As I glanced through Magic John‘s cutscenes, I quickly noticed that the original game had in fact been played completely straight. The bodacious ‘tude and happenin’ sensibility of Totally Rad had been solely an invention of its localization team at Jaleco, who not only played fast and loose with their translation but also entirely redrew two of the characters. While the story of the original is merely dorky and forgettable, the American release crosses the line into a glorious retroverse that renders it an oddly prescient ironic masterpiece.
Once I realized how much had been changed, I knew that I would eventually need to make an in-depth study of the localization to document the changes. Thus was born The Rad Project.”
The whole thing is worth reading in full. It’s in turn hilarious, enlightening, and just plain one of the most fun things I’ve ever read. To describe any more would ruin it. Dive in.
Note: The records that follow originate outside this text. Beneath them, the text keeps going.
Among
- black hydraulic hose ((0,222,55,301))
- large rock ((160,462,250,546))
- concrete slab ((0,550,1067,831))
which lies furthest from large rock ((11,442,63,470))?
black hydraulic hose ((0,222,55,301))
Still, why is the piece so important to me, aside from the sheer fun factor? Partly because it was the first time I really learnt about the subject of translation versus localisation. This is a subject covered at length on sites like Legends of Localization, but this was my very first experience of it. It blew my mind – just like BlueRobot, it opened me up to a world I’d never really known about before. One of the running threads through my interests is things which are the same, but not: it’s the same part of me that writes about edits made to Hi-de-Hi!, or alterations made to the The Quatermass Experiment. People’s intentions when they change something – in a film, a TV programme, a videogame, or whatever – fascinate me in places deeply buried in my skull.
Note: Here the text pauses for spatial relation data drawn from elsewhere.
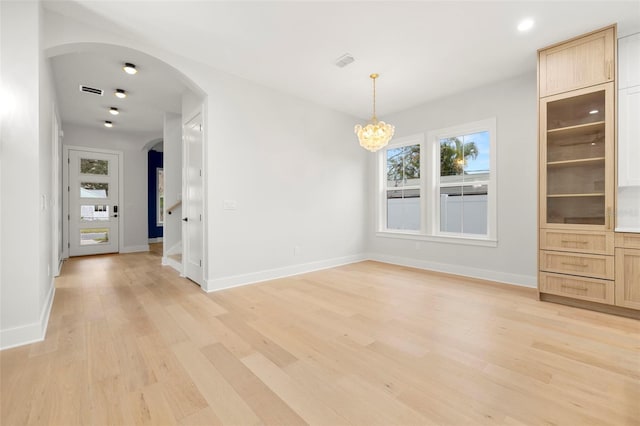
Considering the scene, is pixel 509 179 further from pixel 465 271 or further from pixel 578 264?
pixel 465 271

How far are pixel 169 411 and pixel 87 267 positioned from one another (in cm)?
510

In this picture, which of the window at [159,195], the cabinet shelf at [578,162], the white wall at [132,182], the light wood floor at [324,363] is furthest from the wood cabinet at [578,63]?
the window at [159,195]

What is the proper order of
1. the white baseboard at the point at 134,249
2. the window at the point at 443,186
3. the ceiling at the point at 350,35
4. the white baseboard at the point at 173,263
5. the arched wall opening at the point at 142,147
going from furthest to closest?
the white baseboard at the point at 134,249 → the white baseboard at the point at 173,263 → the window at the point at 443,186 → the arched wall opening at the point at 142,147 → the ceiling at the point at 350,35

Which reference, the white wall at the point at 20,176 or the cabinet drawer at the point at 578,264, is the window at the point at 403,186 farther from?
the white wall at the point at 20,176

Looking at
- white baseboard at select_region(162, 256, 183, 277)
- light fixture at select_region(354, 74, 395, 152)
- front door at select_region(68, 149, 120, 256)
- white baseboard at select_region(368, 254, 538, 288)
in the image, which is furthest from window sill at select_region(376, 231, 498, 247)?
front door at select_region(68, 149, 120, 256)

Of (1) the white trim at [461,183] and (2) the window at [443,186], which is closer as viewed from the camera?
(1) the white trim at [461,183]

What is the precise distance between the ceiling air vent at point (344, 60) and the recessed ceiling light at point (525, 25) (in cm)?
172

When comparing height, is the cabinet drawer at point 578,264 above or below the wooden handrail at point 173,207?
below

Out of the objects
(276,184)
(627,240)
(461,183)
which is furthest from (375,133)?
(627,240)

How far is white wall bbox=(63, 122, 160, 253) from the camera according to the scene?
6844 millimetres

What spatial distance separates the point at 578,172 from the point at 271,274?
13.3 ft

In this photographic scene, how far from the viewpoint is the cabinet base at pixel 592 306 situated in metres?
2.76

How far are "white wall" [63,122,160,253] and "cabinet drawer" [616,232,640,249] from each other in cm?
849

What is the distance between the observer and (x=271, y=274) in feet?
13.9
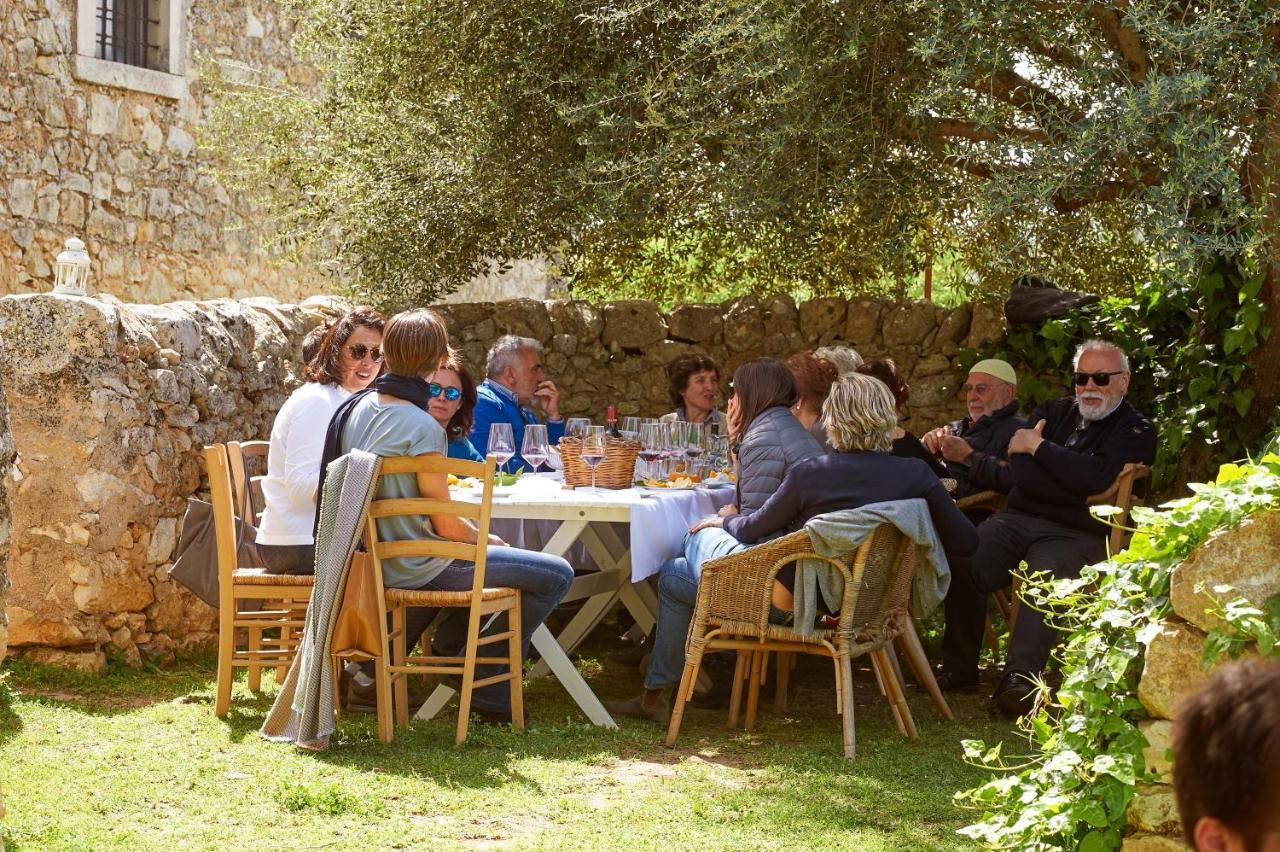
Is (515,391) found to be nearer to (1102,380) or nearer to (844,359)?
(844,359)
The “Video Smash Excellent” site went online in 2002; the section on Totally Rad was originally published in 2003. The site stopped updating in 2006 (with no warning), so perhaps it’s incredible it managed to survive right through to the beginning of 2014; flammie.net is now a GoDaddy holding page. And so another beautiful piece of writing and research bites the dust… unless you know where to look.
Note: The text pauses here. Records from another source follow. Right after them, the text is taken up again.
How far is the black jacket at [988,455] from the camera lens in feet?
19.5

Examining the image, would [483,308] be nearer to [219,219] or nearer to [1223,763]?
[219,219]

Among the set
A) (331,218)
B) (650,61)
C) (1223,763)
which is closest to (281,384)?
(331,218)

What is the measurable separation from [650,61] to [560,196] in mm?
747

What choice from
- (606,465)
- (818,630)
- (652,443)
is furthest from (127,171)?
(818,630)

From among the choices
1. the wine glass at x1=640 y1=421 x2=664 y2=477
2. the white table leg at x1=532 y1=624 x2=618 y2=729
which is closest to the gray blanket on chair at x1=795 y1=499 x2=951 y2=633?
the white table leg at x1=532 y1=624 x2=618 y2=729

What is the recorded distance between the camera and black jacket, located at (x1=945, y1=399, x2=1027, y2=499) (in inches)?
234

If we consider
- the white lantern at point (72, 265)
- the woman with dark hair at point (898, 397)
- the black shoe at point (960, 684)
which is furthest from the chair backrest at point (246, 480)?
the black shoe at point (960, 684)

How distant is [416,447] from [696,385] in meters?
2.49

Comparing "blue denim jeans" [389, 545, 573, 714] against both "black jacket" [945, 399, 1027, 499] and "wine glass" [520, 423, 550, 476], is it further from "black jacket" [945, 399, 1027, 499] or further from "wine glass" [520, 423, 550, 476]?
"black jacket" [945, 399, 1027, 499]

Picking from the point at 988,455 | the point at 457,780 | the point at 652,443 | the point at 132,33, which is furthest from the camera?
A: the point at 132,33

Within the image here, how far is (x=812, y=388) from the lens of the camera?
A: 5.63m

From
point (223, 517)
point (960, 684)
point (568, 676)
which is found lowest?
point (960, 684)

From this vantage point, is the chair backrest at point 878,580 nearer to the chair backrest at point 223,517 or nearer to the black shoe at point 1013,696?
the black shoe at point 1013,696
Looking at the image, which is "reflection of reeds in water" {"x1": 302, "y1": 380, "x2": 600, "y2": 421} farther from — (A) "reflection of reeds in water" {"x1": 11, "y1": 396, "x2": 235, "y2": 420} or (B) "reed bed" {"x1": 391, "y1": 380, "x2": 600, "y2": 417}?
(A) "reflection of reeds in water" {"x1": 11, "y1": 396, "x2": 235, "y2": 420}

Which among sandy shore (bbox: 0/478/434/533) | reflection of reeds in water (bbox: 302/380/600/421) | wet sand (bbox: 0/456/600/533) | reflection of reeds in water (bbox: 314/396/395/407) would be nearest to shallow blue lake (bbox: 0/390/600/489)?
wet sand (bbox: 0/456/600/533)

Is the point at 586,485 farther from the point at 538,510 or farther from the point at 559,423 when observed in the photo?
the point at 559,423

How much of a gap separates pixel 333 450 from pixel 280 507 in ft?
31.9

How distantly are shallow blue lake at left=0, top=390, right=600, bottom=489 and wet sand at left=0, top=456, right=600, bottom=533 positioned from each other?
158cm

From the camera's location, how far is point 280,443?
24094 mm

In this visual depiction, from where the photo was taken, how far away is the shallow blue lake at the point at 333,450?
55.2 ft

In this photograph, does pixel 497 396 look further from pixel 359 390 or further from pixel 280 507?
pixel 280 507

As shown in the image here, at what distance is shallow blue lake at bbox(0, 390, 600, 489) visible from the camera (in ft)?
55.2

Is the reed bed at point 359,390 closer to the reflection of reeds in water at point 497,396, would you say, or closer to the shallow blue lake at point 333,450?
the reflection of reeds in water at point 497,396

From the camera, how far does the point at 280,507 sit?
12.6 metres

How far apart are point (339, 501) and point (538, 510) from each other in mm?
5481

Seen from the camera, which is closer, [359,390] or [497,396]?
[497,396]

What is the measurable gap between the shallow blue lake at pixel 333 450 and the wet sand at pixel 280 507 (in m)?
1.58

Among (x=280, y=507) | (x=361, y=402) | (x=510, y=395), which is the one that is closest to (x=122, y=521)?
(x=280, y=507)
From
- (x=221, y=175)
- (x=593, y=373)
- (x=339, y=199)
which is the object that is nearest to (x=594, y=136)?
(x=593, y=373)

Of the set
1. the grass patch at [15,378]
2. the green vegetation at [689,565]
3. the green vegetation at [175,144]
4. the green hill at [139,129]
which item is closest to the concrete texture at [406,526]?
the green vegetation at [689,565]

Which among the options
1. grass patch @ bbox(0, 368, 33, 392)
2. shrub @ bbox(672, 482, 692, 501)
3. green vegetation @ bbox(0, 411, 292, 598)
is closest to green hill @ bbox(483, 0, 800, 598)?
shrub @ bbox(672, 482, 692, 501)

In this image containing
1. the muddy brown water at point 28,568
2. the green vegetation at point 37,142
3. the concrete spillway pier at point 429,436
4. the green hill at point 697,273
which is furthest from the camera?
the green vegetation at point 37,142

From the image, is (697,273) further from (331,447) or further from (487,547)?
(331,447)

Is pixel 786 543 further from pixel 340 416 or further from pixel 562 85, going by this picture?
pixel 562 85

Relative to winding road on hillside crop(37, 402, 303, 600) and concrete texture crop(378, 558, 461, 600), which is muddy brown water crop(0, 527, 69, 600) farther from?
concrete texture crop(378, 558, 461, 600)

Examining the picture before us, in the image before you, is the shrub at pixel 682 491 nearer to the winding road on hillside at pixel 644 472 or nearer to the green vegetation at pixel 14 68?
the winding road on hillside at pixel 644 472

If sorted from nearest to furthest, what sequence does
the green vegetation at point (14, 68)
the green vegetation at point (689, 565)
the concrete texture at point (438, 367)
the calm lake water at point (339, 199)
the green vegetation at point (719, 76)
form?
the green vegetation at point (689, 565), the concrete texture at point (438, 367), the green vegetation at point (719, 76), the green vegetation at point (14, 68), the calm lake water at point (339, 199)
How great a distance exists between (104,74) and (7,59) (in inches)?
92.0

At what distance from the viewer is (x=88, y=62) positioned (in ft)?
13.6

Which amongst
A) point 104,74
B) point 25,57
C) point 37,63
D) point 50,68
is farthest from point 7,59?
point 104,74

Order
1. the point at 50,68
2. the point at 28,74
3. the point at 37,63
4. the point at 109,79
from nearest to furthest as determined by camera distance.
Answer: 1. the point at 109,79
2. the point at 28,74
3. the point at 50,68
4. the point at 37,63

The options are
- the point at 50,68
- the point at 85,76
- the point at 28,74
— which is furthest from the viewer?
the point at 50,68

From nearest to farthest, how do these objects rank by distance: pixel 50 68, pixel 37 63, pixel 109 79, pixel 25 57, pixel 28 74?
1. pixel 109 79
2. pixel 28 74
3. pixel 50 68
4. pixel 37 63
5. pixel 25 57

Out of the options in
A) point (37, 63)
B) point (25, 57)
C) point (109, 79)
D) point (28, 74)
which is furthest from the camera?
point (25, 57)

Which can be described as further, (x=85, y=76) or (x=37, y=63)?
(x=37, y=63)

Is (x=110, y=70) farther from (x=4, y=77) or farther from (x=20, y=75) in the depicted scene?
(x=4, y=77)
And knowing where to look is the real thing here. It’s all very well the Wayback Machine giving us access to all this wonderful stuff – but unless you know what to look for, it’s just a collection of stuff sitting on a server nobody will ever see again.
What I’d love to do is throw it open. Which sites meant something to you, have now disappeared, but you can relive through the Wayback Machine? Comment below, tweet me, or even write a blog post about it and send me the link. It can be a huge, well-known site… or the tiniest of tiny blogs. Anything which had a huge effect on you at the time, but which has now fallen to the linkrot bogeyman.
Even if this stuff survives, without people talking about it, it’s next to useless. Let’s take a moment to sit back… and remember.
One comment
Darrell on 4 December 2016 @ 7pm
Neilinnes.org – launched in the late 1990s, and was a huge part of my life from about 1998-2003. It made me a huge fan of someone whose work became very important to me, made me lasting friends of other fans, plus the lyrics/chords on there made me a much better pianist and singer. I became friends with its main webmaster Bonnie Rose and ended up contributing the odd bit here and there. She carried on adding increasingly wonderful and elaborate microsites to it as time went on but sadly died at the beginning of last year, soon after which it expired and fell offline (after being a permanent fixture for the best part of two decades). Still miss knowing Bonnie and still miss the site. More or less all there on archive.org but with enough holes to be upsetting.